Definition of Ursuline in US English:



  • A nun of an order founded by St. Angela Merici (1470–1540) at Brescia in 1535 for nursing the sick and teaching girls.

    • ‘Providence supplied them in 1639 with the arrival in Québec of ‘a college of Jesuits, an establishment of hospital nuns and a convent of Ursulines,’ that is to say, approximately a dozen religious figures.’
    • ‘He said she was supported by the prayers of Sister Carmel and her order, the Ursulines, over the last few years as her life faded gradually.’
    • ‘Mother Amadeus Dunne, whose parents came from Laois, founded the Ursulines in North America.’
    • ‘So as not to remain simply with the two doctors of the church and Hildegard of Bingen, I wish also to mention Angela of Brescia, the founder of the Ursulines, and the humanistically highly-educated Catherine of Bologna.’
    • ‘Just now, he was passing the imposing new Ursulines' Convent, another project to which he had contributed.’
    • ‘First the Ursulines and the Canossian sisters, then the Daughters of Charity of St Vincent de Paul, and finally the Salesians involved themselves in protecting working girls from worldly temptations.’
    • ‘According to a Montreal professor, the first nun of birth in the future United States was captive Mary Anne Davis, who became an Ursuline.’
    • ‘He did, however, encourage new orders such as the Jesuits, Barnabites and Ursulines.’
    • ‘Her father died when she was a small girl, thus compelling her desperate mother to give up her only child to the care of an order of nuns, the Ursulines.’
    • ‘The women were Maryknoll sisters, Ita Ford and Maura Clarke; Dorothy Kazel, an Ursuline; and Jean Donovan, a lay missionary.’
    • ‘In 1604, the Ursulines opened their first convent in France that was dedicated to educating women.’
    • ‘Congratulations to Sister Elizabeth Guidera from the community of the Ursulines, who recently celebrated the golden jubilee of her profession.’
    • ‘The Ursulines - an order for women - helped the poor; the Somaschi helped orphans in Venetia and the Barnabites in Milan helped the poor.’
    • ‘Her ties with others, particularly the Ursulines, were also damaged.’

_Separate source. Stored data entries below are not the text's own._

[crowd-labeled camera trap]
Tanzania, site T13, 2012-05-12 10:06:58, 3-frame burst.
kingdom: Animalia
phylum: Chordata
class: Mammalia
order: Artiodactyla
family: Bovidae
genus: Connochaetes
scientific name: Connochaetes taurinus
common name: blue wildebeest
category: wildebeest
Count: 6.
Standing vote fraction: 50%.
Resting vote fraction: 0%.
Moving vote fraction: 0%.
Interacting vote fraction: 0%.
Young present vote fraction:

  • Relating to the Ursuline order.

    • ‘‘Some of those Ursuline nuns must have learned a great deal from the Senator's tactics’, he writes.’
    • ‘The first orphan asylum in the United States was established in 1729 by Ursuline nuns to care for children orphaned in massacres by Native Americans at Natchez, Mississippi.’
    • ‘The girls from the Ursuline school deserve to take a bow for their contribution.’
    • ‘The English Language Summer School will be held at the Ursuline Secondary School during the month of July.’
    • ‘When Dolly, who had become an Ursuline sister known as Mother Superior Amadeus, moved to the Indian school at St. Peter's Mission between Simms and Cascade, Montana, she beckoned Mary.’
    • ‘He said he had also spoken to the City Engineer about the possibility of an extra school warden to ensure safety on the roads outside the Ursuline school.’
    • ‘She works with Brownsville's Ursuline nuns, who pay her ‘an irregular stipend,’ based on donations, to run the Derechos Humanos clinic.’
    • ‘Dr Calvert's appointment as headteacher of Ursuline High five years ago was itself a radical move for the school, as all previous headteachers had been Ursuline sisters.’
    • ‘It is not an ‘easy’ read, because American Ursuline nun Dianna Ortiz's story is long and fraught with great suffering.’
    • ‘A native of Cork the much loved Ursuline sister first entered the order in 1929, was a primary teacher for many years and later became school principal until 1975 when she retired.’
    • ‘He death took place at the Ursuline Convent, Krughersdorp, South Africa.’
    • ‘But the most outstanding memory was a tour of the beautiful medieval town of Saint Emilion, and home to the Ursuline sisters who are believed to have been the first to bake the now famous French macaroons.’
    • ‘St Angela's College on the shores of Lough Gill was founded as a Training College for Teachers for Home Economics by the Ursuline congregation in 1952.’
    • ‘Although she says four years at an Ursuline convent school instilled discipline in her, she was not particularly academic and, at 16, not bothering to check her O-level results, she enrolled at the London Studio Centre to train as an actor.’
    • ‘Mlle Poisson studied first at an Ursuline convent at Poissy; then her family moved to Paris where she had special tutoring in music, singing and acting.’
    • ‘Family members and Ursuline sisters sought to comfort her; she did not recognize them.’
    • ‘Memories of my first day as an altar boy at the Cathedral sprang to mind as did my couple of years at the Ursuline school and later, St John's National School.’


From St Ursula, the founder's patron saint (see Ursula, St), + -ine.